Script Structure Template

# ============================================================
# [Descriptive Title]
# Author: [from project context]
# Purpose: [What this script does]
# Inputs: [Data files]
# Outputs: [Figures, tables, RDS files]
# ============================================================

# 0. Setup ----
library(tidyverse)
library(fixest)
library(modelsummary)

set.seed(42)

dir.create("paper/tables", recursive = TRUE, showWarnings = FALSE)
dir.create("paper/figures", recursive = TRUE, showWarnings = FALSE)

# 1. Data Loading ----

# 2. Exploratory Analysis ----

# 3. Main Analysis ----

# 4. Tables and Figures ----

# 5. Export ----
# saveRDS(model_fit, "scripts/R/output/model_fit.rds")
# saveRDS(main_results, "scripts/R/output/main_results.rds")

Results Summary (Mandatory Artifact)

Every analysis run MUST produce

results_summary.md
containing:

  • All point estimates with standard errors and significance levels
  • Sample sizes for each specification
  • Key summary statistics (means, medians, standard deviations of main variables)
  • Robustness check results (brief table or comparison)
  • Any flags or anomalies discovered during analysis

This file is the primary handoff artifact to the writer agent. Without it, the writer cannot draft the results section.


Dual-Language Mode (
--dual r,python
)

When

--dual [lang1,lang2]
is provided (e.g.,
--dual r,python
,
--dual r,stata
):

  1. Data-engineer runs once — language-agnostic cleaning, saves to
    data/cleaned/
  2. Two Coder agents dispatched in parallel — same strategy memo, different languages
  3. coder-critic reviews each implementation independently (max 3 rounds each)
  4. Comparison step — verify numerical alignment per
    .claude/references/domain-profile.md
    tolerances:
    • Point estimates must match within declared tolerance
    • Standard errors must match within declared tolerance
    • Flag any divergences with exact values from both languages
  5. Save comparison report to
    quality_reports/cross_language_comparison.md

Replication Tolerance Approach

Inspired by Scott Cunningham's replication methodology: if two independent implementations agree, neither has a bug. This is the core rationale for dual-language mode.

Tolerance thresholds:

  • Floating-point differences are normal. Minor numerical differences (e.g., 1e-10) between R and Python/Stata arise from different linear algebra backends, optimizer defaults, and floating-point arithmetic. These are expected, not bugs.
  • Point estimates: Must agree within 1e-6 (relative) or as declared in
    domain-profile.md
  • Standard errors: Must agree within 1e-4 (relative) — SE computation varies more across implementations due to degrees-of-freedom corrections and clustering algorithms
  • P-values: Must agree on significance at conventional levels (0.01, 0.05, 0.10).
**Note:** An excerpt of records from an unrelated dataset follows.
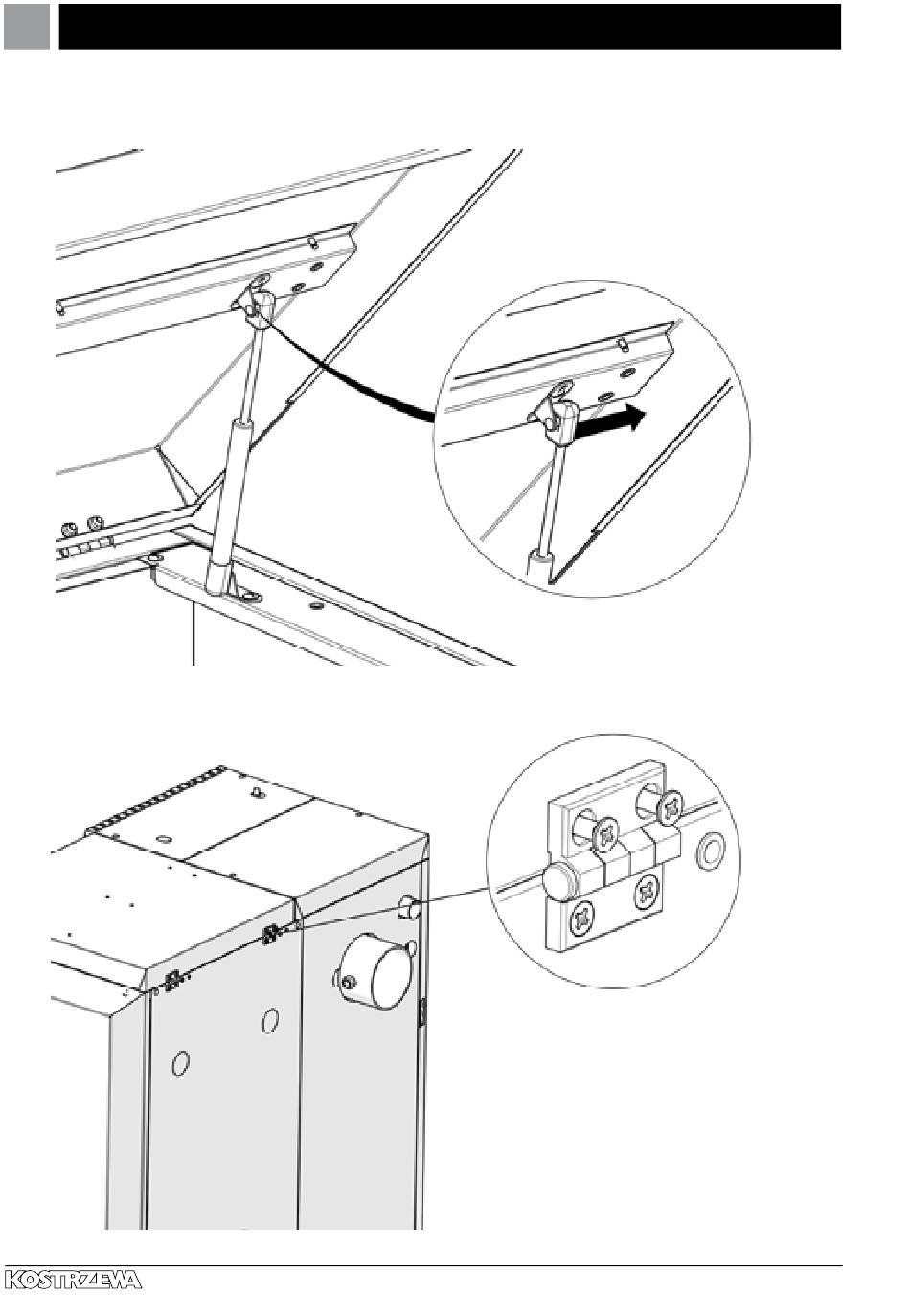 KOSTRZEWA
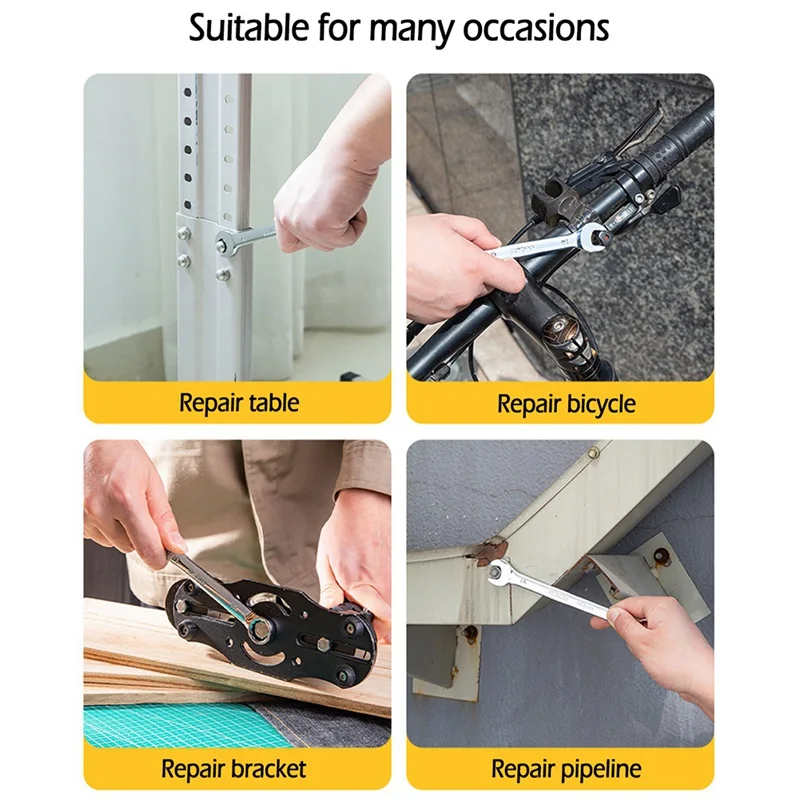 Suitable for many occasions

Repair table

Repair bicycle

Repair bracket

Repair pipeline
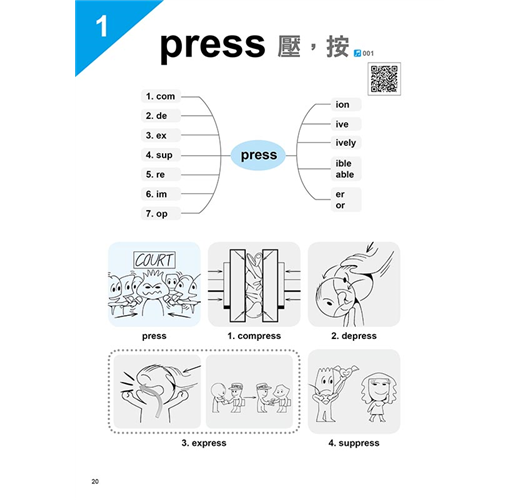 1

press 壓，按 001

1. com
2. de
3. ex
4. sup
5. re
6. im
7. op

press

ion
ive
ively
ible
able
er
or

COURT

press

1. compress

2. depress

3. express

4. suppress

20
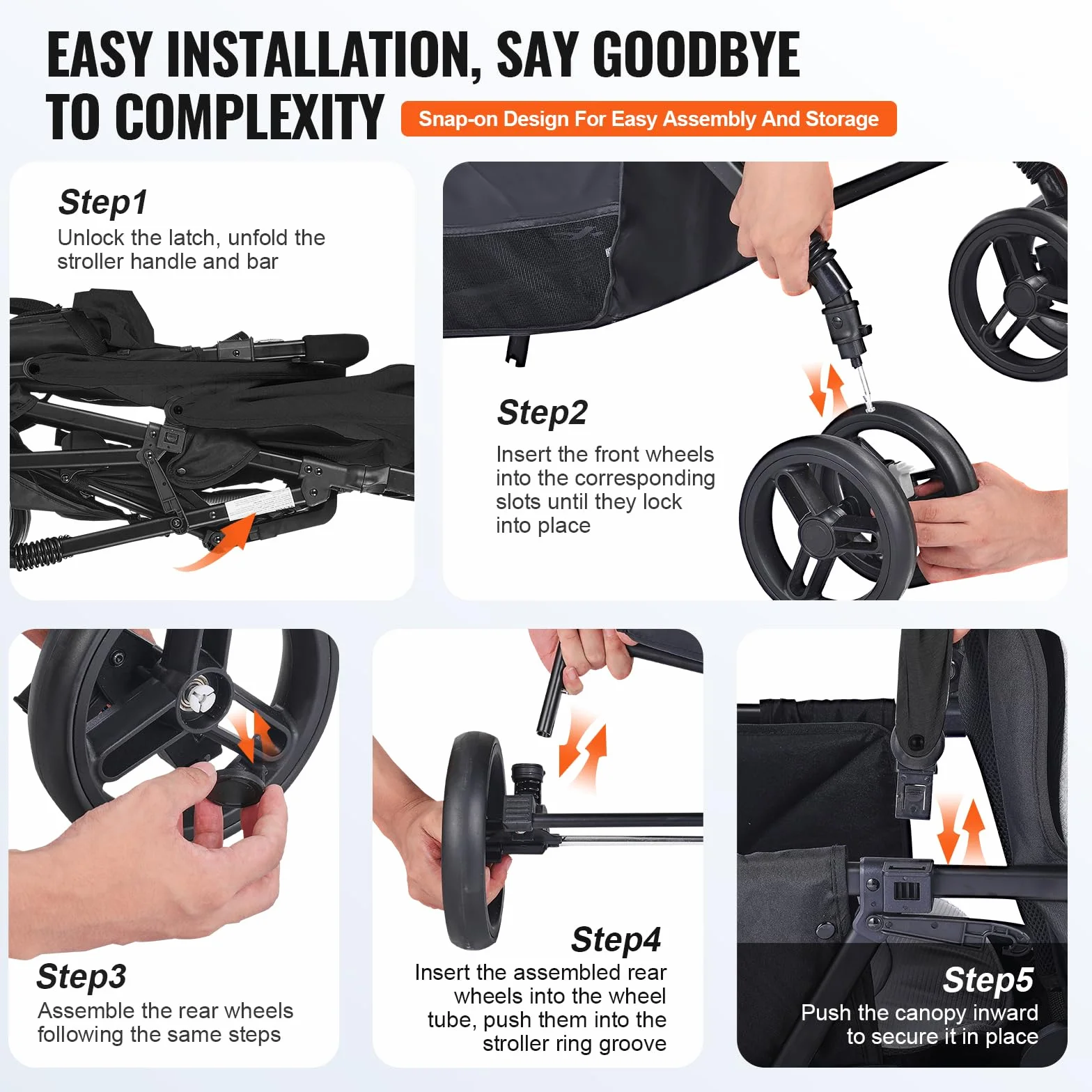 EASY INSTALLATION, SAY GOODBYE TO COMPLEXITY

Snap-on Design For Easy Assembly And Storage

Step1
Unlock the latch, unfold the stroller handle and bar

Step2
Insert the front wheels into the corresponding slots until they lock into place

Step3
Assemble the rear wheels following the same steps

Step4
Insert the assembled rear wheels into the wheel tube, push them into the stroller ring groove

Step5
Push the canopy inward to secure it in place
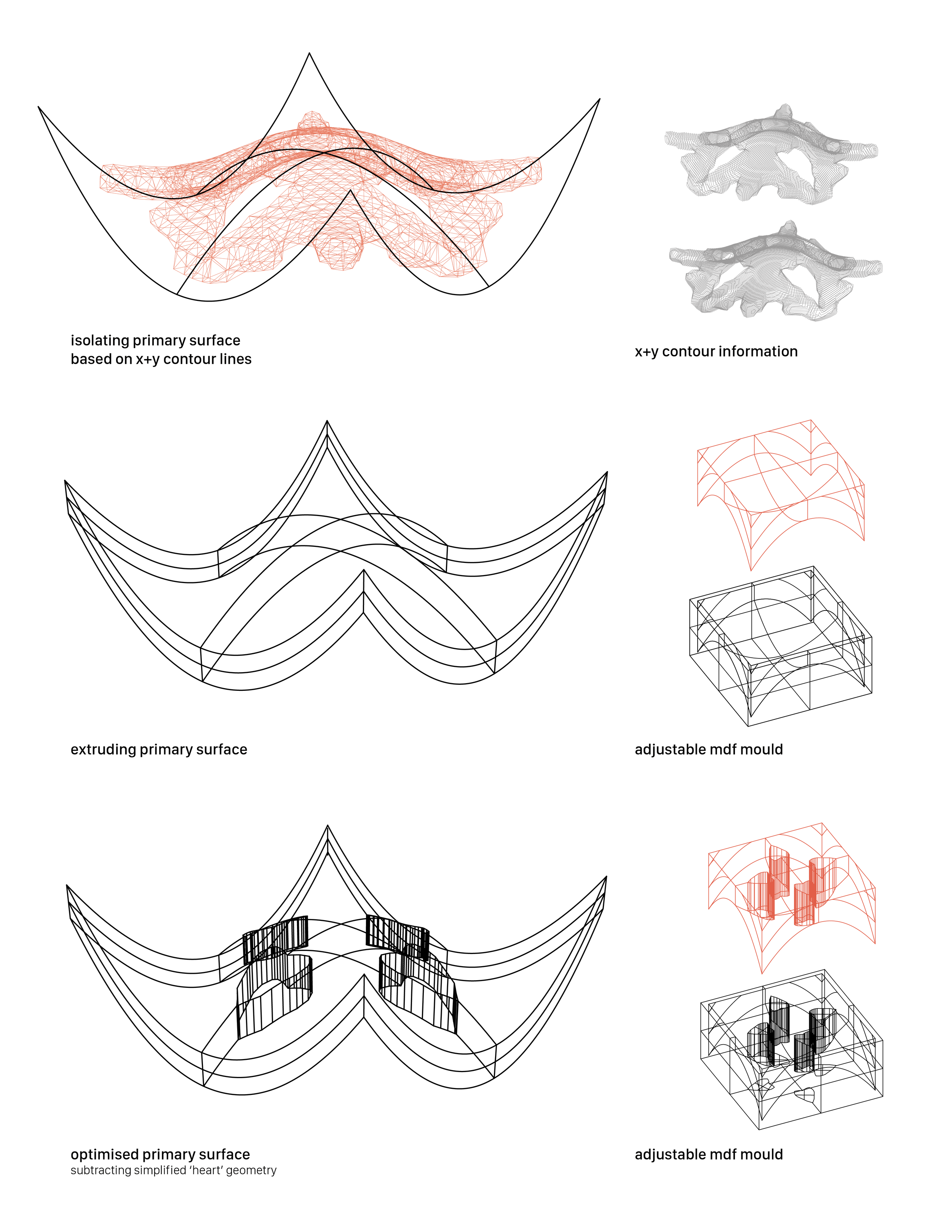 isolating primary surface
based on x+y contour lines

x+y contour information

extruding primary surface

adjustable mdf mould

optimised primary surface
subtracting simplified 'heart' geometry

adjustable mdf mould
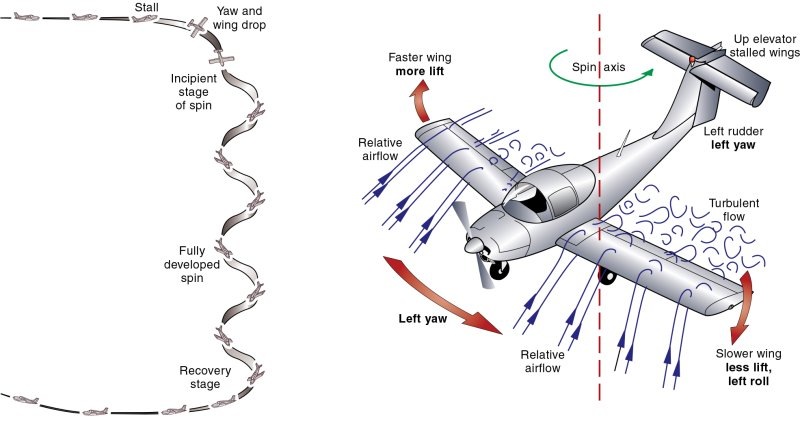 Stall

Yaw and wing drop

Incipient stage of spin

Fully developed spin

Recovery stage

Faster wing
**more lift**

Spin axis

Up elevator stalled wings

Relative airflow

Left rudder
**left yaw**

Turbulent flow

**Left yaw**

Relative airflow

Slower wing
**less lift, left roll**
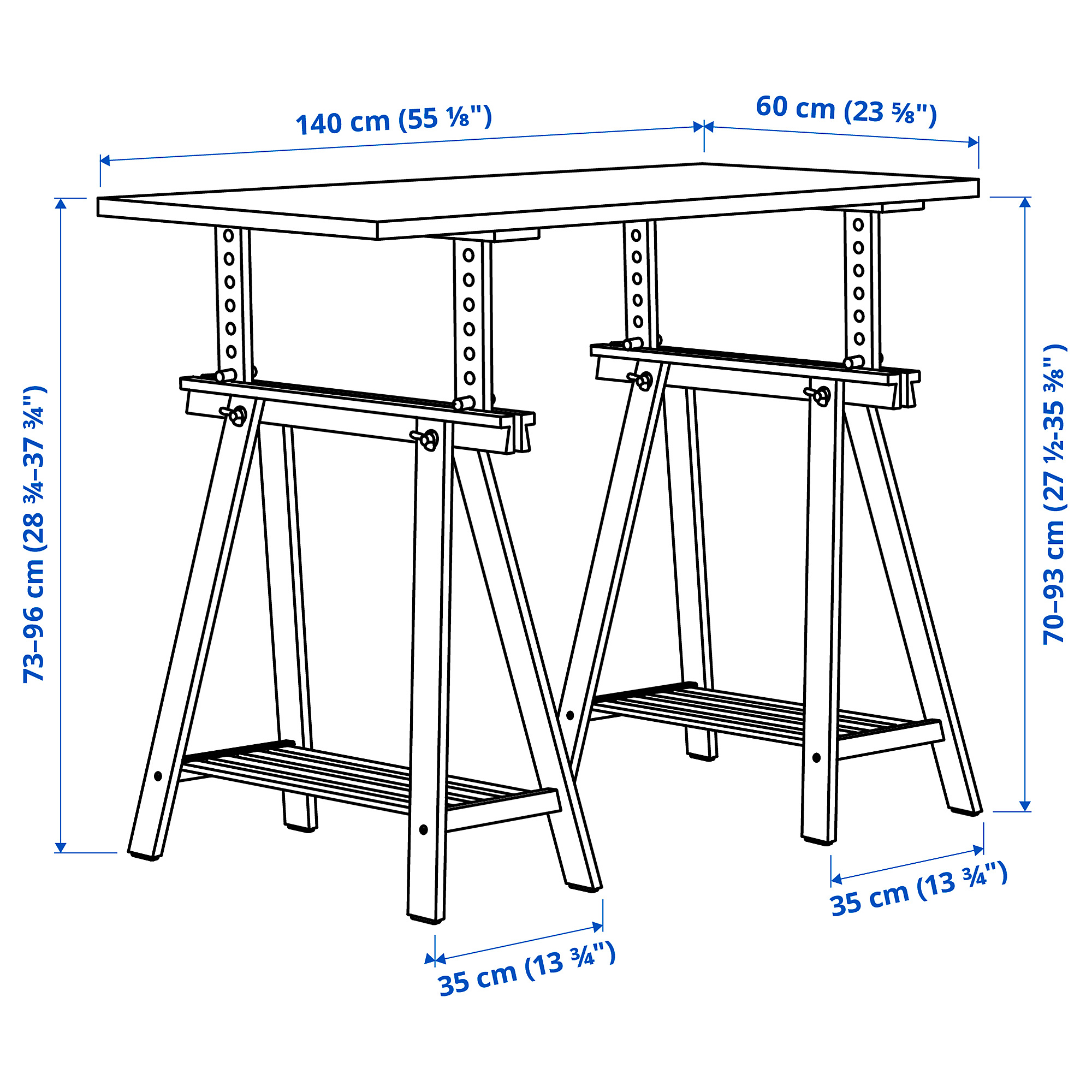 140 cm (55 ⅛")

60 cm (23 ⅝")

73–96 cm (28 ¾–37 ¾")

70–93 cm (27 ½-35 ⅜")

35 cm (13 ¾")

35 cm (13 ¾")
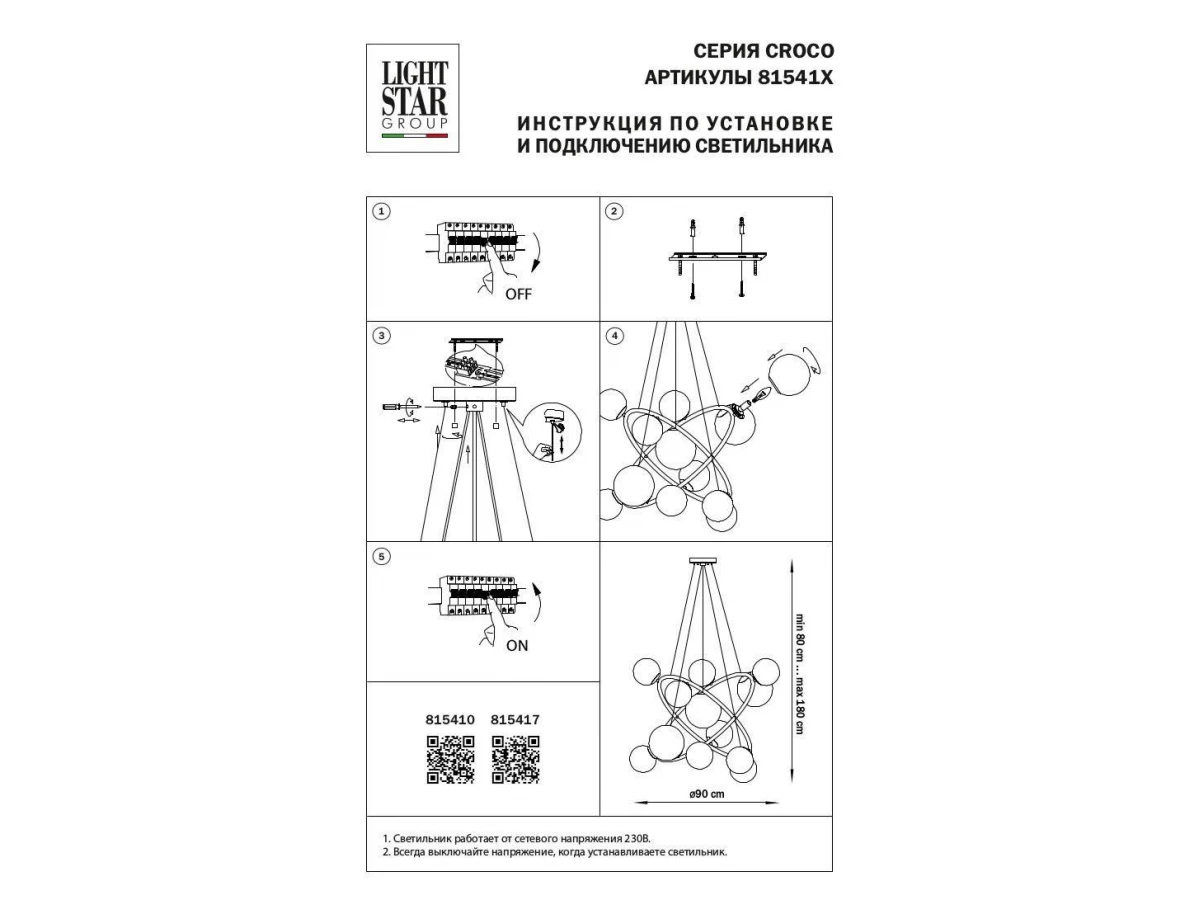 LIGHT STAR GROUP

СЕРИЯ CROCO
АРТИКУЛЫ 81541X

ИНСТРУКЦИЯ ПО УСТАНОВКЕ
И ПОДКЛЮЧЕНИЮ СВЕТИЛЬНИКА

1

OFF

2

3

4

5

ON

815410 815417

min 80 cm ... max 180 cm

ø90 cm

1. Светильник работает от сетевого напряжения 230В.
2. Всегда выключайте напряжение, когда устанавливаете светильник.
If one language says p=0.049 and the other says p=0.051, flag for manual review but do not treat as a bug.
  • Sample sizes: Must match exactly. Any discrepancy indicates a data handling difference that must be resolved.

When results diverge beyond tolerance:

  1. Both Coder agents are re-dispatched to investigate
  2. Check: different default options (e.g., na.rm handling, convergence criteria)
  3. Check: different variable coding or factor ordering
  4. The comparison report includes a side-by-side table of all estimates
  5. If divergence persists after investigation, escalate to user with exact values from both languages

Principles

  • Reproduce, don't guess. If the user specifies a regression, run exactly that.
  • Show your work. Print summary statistics before jumping to regressions.
  • Strategy alignment. If strategy memo exists, code MUST implement it faithfully.
  • Worker-critic pairing. Coder creates, coder-critic critiques. Never skip review.
  • saveRDS everything. Every computed object gets saved via
    saveRDS()
    for downstream use — model fits, cleaned data frames, summary statistics, not just final tables.
  • Publication-ready output. Tables and figures directly includable in the paper.
  • Cross-language convergence. When
    --dual
    is used, divergence is a bug until proven otherwise.